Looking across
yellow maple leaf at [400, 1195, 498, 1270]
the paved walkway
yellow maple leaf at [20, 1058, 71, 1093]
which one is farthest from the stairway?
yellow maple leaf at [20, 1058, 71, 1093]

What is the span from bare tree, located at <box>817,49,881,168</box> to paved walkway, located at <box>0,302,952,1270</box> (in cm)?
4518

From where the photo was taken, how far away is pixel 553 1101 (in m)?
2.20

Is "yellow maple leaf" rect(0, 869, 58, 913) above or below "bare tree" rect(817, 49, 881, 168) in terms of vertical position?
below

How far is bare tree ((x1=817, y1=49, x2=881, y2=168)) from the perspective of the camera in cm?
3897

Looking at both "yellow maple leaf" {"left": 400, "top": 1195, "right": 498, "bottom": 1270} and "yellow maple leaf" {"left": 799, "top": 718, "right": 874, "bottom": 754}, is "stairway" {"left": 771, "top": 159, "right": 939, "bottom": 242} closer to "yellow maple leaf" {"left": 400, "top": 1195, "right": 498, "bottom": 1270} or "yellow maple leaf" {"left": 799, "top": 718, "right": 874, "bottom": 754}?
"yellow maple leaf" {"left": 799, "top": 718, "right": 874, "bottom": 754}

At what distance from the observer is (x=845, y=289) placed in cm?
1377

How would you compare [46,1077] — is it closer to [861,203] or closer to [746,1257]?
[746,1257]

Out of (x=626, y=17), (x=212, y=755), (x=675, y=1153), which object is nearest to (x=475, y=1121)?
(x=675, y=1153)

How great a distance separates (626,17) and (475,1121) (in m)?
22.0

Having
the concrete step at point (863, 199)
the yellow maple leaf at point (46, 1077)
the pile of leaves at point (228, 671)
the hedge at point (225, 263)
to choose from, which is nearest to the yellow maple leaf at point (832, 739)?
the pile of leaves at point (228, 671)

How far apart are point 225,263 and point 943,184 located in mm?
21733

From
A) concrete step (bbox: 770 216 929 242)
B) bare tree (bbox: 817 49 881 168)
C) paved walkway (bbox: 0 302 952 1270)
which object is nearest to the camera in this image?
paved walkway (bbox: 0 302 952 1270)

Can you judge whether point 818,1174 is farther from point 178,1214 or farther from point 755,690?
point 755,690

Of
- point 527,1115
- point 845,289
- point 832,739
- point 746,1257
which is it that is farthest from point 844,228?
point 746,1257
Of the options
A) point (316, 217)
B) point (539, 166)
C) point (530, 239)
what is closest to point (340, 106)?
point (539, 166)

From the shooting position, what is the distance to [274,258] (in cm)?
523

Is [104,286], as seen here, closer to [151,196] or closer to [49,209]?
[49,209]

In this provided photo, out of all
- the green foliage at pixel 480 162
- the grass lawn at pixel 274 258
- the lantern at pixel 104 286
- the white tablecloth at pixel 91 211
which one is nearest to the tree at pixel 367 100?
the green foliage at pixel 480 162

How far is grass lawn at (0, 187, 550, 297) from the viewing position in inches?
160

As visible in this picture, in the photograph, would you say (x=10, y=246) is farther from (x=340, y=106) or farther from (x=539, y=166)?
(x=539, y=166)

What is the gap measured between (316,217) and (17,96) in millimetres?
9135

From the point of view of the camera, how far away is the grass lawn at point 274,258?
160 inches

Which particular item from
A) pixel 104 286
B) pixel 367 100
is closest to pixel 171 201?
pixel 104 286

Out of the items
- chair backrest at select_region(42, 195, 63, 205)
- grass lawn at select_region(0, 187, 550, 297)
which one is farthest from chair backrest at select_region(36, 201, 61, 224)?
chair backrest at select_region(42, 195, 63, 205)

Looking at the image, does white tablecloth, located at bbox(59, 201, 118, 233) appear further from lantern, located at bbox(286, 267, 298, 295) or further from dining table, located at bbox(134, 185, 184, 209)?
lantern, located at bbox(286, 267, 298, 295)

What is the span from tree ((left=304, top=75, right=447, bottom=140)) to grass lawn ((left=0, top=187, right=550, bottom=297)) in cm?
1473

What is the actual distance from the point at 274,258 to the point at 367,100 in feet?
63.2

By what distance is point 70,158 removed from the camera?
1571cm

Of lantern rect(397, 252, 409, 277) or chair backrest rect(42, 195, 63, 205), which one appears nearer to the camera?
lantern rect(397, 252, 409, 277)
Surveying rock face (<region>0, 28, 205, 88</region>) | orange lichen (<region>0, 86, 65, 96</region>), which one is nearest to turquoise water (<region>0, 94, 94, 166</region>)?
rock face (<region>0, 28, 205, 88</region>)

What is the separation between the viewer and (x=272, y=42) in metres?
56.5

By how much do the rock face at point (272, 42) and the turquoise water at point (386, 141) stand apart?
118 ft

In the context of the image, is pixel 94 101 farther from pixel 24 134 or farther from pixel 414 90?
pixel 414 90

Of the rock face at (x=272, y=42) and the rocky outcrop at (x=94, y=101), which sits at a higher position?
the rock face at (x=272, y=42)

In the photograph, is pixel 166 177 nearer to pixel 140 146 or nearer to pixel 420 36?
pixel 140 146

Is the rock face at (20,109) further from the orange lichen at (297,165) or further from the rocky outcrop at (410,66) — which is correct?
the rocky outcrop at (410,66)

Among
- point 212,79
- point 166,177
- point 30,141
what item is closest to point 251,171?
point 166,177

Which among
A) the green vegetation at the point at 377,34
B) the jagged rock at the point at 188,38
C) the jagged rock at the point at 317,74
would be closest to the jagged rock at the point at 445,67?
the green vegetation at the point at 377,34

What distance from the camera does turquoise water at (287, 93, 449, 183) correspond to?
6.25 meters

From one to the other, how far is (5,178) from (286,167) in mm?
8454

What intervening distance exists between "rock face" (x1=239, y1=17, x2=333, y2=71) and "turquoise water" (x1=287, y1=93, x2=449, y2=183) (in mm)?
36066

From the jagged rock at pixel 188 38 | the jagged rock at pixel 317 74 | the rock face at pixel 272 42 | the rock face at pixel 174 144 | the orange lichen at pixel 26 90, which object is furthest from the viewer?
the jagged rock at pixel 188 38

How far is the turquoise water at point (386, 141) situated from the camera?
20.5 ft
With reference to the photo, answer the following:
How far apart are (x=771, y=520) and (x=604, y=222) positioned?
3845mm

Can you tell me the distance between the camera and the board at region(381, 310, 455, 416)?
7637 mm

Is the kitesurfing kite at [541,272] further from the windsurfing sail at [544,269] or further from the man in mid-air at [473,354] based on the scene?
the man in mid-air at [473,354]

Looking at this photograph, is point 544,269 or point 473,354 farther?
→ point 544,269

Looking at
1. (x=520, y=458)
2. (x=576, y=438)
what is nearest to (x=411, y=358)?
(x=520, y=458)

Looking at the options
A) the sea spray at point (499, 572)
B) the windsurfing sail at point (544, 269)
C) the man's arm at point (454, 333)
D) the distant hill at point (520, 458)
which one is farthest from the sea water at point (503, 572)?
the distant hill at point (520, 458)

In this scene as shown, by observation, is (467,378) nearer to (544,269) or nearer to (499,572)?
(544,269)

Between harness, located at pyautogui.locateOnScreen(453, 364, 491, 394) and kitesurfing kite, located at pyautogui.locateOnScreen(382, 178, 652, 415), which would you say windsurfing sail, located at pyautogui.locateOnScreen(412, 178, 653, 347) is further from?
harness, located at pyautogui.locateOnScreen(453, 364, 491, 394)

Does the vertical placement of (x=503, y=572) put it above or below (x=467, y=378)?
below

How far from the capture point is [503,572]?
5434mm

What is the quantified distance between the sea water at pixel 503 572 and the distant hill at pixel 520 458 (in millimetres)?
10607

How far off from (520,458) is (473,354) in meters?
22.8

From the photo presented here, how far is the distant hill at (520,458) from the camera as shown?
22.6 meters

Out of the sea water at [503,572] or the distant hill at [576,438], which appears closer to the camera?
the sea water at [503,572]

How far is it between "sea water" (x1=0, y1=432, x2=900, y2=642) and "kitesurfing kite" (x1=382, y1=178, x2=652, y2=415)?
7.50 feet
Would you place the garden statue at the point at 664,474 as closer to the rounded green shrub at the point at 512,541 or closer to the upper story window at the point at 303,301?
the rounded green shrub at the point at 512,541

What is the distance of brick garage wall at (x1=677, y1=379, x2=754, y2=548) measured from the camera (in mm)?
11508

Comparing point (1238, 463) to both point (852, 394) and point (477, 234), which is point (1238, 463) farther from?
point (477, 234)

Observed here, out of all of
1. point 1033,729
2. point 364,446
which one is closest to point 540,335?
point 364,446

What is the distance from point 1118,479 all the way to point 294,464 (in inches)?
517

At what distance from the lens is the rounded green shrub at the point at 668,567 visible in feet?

## What the exercise asks
Can you rewrite the rows from the line with "What is the quantified" up to and including the line with "22.6 meters", keeping every line, and shift each distance in the answers up by 37?

## Output of the task
What is the quantified distance between the sea water at pixel 503 572 and the distant hill at pixel 520 458 (in millimetres)?
10644

How far off from (520,458) is (473,354) in meters?
59.8

From the photo presented here, how far is the distant hill at (520,458) from the camera as shown?
59.6 meters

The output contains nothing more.